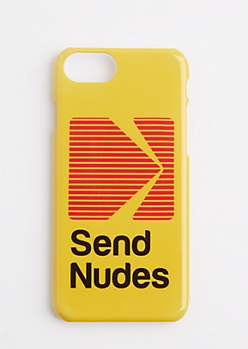 Send Nudes Case for iPhone 6/6S/7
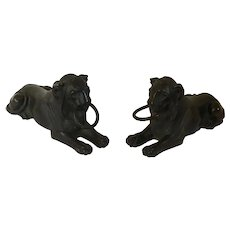 Pair Antique Early 19th century French Empire Bronze Models of the Capitoline or Egyptian Lion 1820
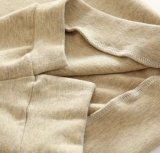 Обмундирования способа фуфаек хлопка мальчиков 100% одежд детей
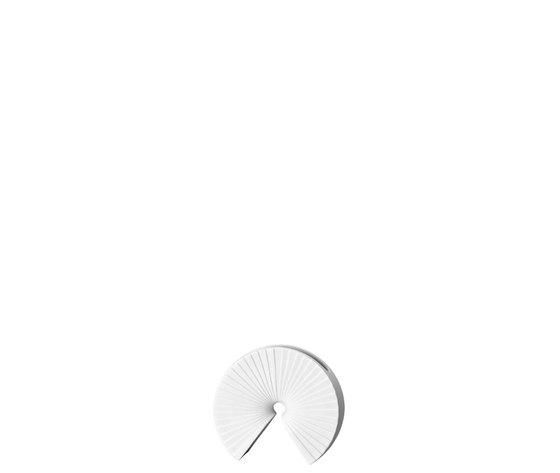 Rosenthal Arcus Weiß matt Vaso 8 cm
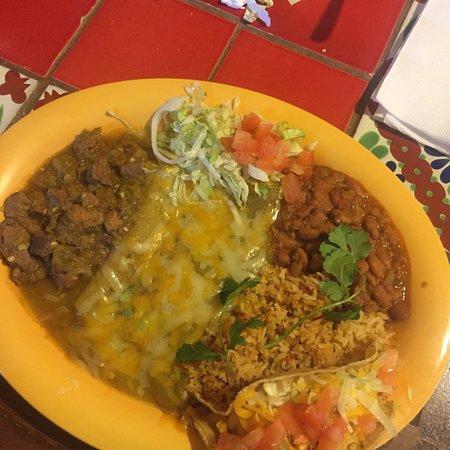 La Nueva Casita Cafe: photo0.jpg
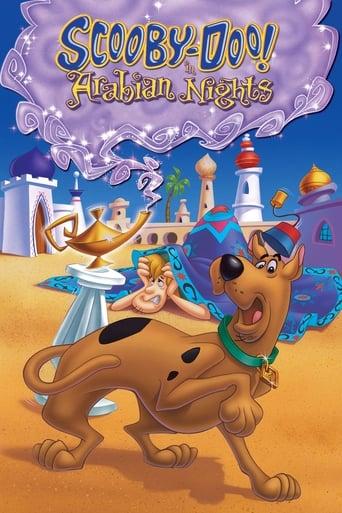 Poster of Scooby-Doo! in Arabian Nights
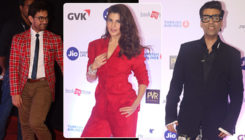 20th Jio Mami Film Festival: Aamir Khan, Jacqueline Fernandez and others mark their attendance
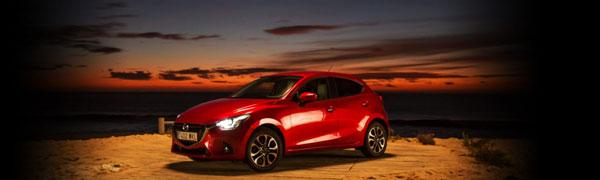 All-new Mazda2 challenge the night image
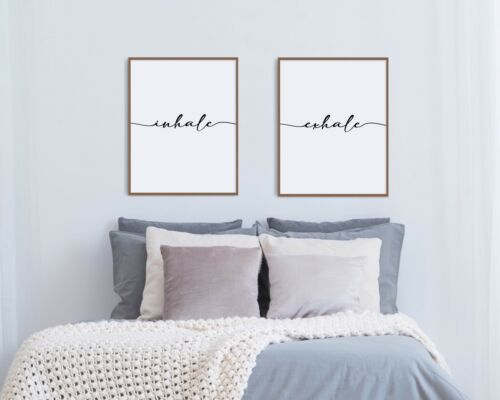 Quote Print Inhale Exhale Print Set Wall Art Bedroom Print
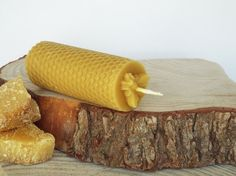 Pure Devon Beeswax Candle Bee Honeycomb £5.95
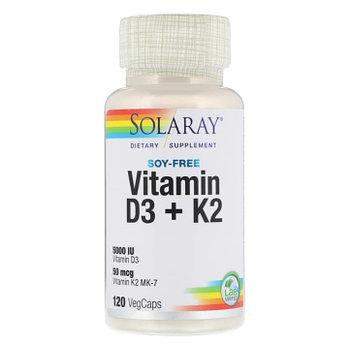 Solaray, витамины D3 и K2, без сои, 125 мкг (5000 МЕ), 120 растительных капсул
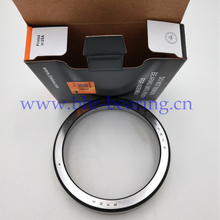 592A TIMKEN tapered roller bearings cup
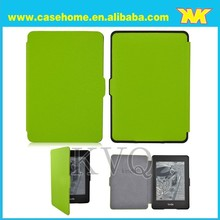 for Amazon kindle paperwhite smart cover ,crossing leather case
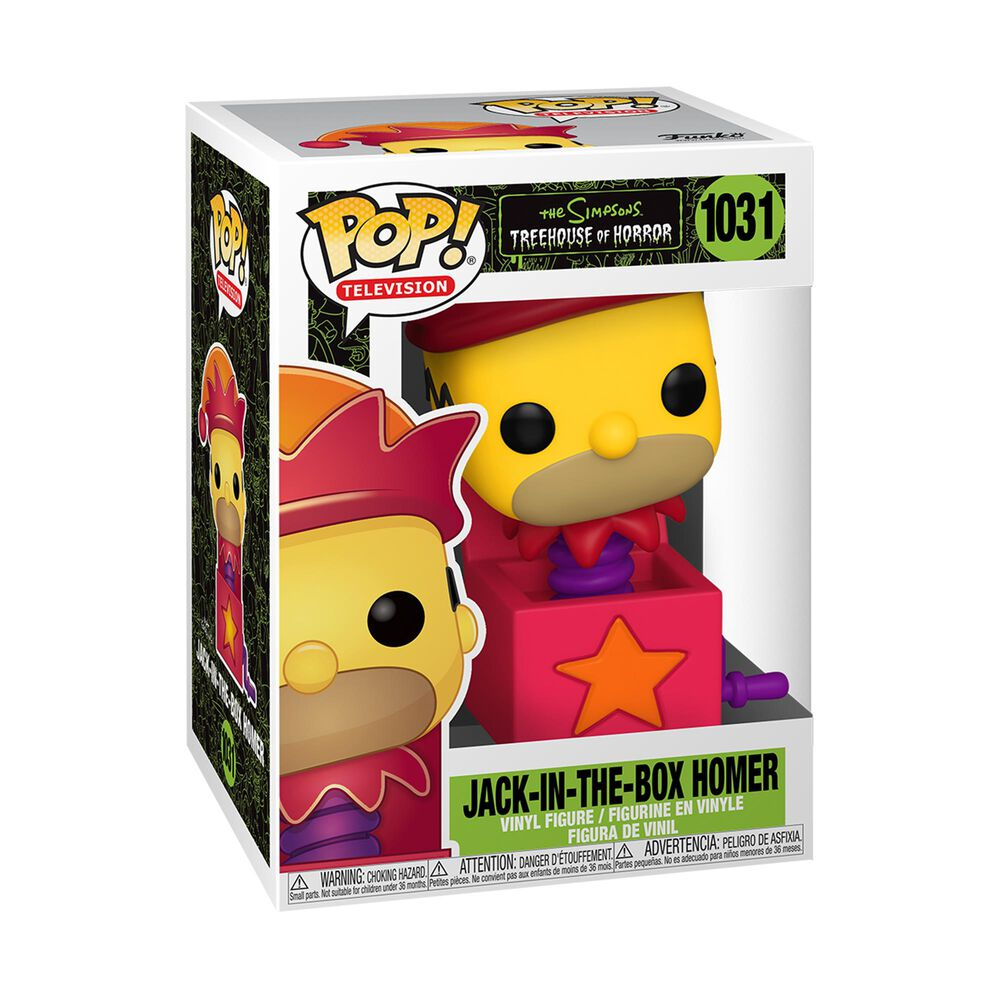 Funko Pop! Animation: Simpsons Jack-In-The-Box Homer, , large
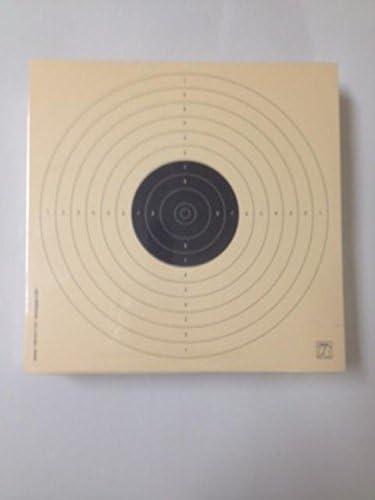 Color Teja Fabricadas en cartulina Papel Col de 200 grs antirreflejos. tama/ño 17 * 17 Cm Klamer Paquete de 100 dianas de Tiro Ol/ímpico de la modalidad de Precisi/ón Pistola Aire 10 Metros ISSF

• **What to do**: Faithful copy, images left out: write out every line of data.

• **Answer for this exercise**:
 Send Nudes Case for iPhone 6/6S/7
 Pair Antique Early 19th century French Empire Bronze Models of the Capitoline or Egyptian Lion 1820
 Обмундирования способа фуфаек хлопка мальчиков 100% одежд детей
 Rosenthal Arcus Weiß matt Vaso 8 cm
 La Nueva Casita Cafe: photo0.jpg
 Poster of Scooby-Doo! in Arabian Nights
 20th Jio Mami Film Festival: Aamir Khan, Jacqueline Fernandez and others mark their attendance
 All-new Mazda2 challenge the night image
 Quote Print Inhale Exhale Print Set Wall Art Bedroom Print
 Pure Devon Beeswax Candle Bee Honeycomb £5.95
 Solaray, витамины D3 и K2, без сои, 125 мкг (5000 МЕ), 120 растительных капсул
 592A TIMKEN tapered roller bearings cup
 for Amazon kindle paperwhite smart cover ,crossing leather case
 Funko Pop! Animation: Simpsons Jack-In-The-Box Homer, , large
 Color Teja Fabricadas en cartulina Papel Col de 200 grs antirreflejos. tama/ño 17 * 17 Cm Klamer Paquete de 100 dianas de Tiro Ol/ímpico de la modalidad de Precisi/ón Pistola Aire 10 Metros ISSF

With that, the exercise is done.